Explore new approach to education - Leny
Philip Hamilton, Gleaner Writer
Tom Leny, head of the London-based UK Qualifications and Curriculum Development Authority's International Unit, talks with Dr Rose Davies (left), chairman of Joint Board of Teacher Education, and Sonia Bennett-Cunningham, director principal, VTDI, at the opening of the annual professional development conference for lecturers at teacher-training institutions. The conference was held on Monday. - Rudolph Brown/Photographer
JAMAICAN EDUCATORS have been challenged to adopt competence-based education and training systems in keeping with current global trends instead of solely relying on traditional methods.
Tom Leny, head of the London-based UK Qualifications and Curriculum Development Authority's (QCDA) International Unit, said several factors within a changing world were forcing educators to rethink traditional approaches to education.
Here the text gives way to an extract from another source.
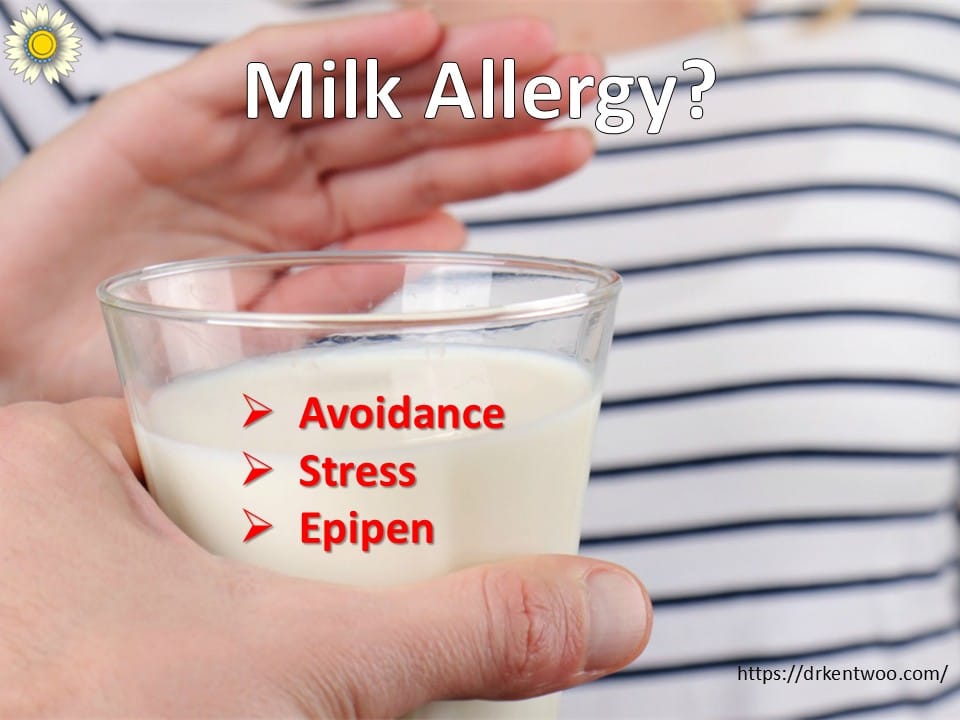 Milk Allergy?

➢ Avoidance
➢ Stress
➢ Epipen

https://drkentwoo.com/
According to Leny, these factors included the move towards a knowledge society, a shift to lifelong learning, a higher skills economy and new opportunities and threats.
"The direction towards a higher skills economy is undoubtedly something educators will have to face up to. Just think of tourism. The traditional days of big operators bringing in people in large groups as tourists to the country haven't gone, but other things are happening," he said.
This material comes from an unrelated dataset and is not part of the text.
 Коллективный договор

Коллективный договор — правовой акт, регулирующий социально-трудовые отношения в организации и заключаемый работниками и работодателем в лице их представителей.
New skills and hospitality
"This means local networks have to be very sharp and savvy, develop new skills and hospitality, and encourage people to come to the country for different kinds of holidays than what we're used to," Leny added.
His comments came yesterday at the Joint Board of Teacher Education's annual professional development conference, held at the Jamaica Conference Centre in Kingston.
The QCDA head said changing global trends required increasingly successful learners with knowledge skills and attitudes needed for learning, life and work, as well as qualifications demonstrating these competencies.
He noted that several countries were currently reviewing traditional learning methods that focused on a single, best way to learn, in favour of an active approach, where much learning was independent of someone passing on expert knowledge.
Leny, however, acknowledged that acceptance of the competence-based education and training was not without challenges.
He conceded that in Europe, where technical and vocational education training led the way towards competence-based approaches, certain areas, such as upper secondary as well as general higher academic education, were resistant to change.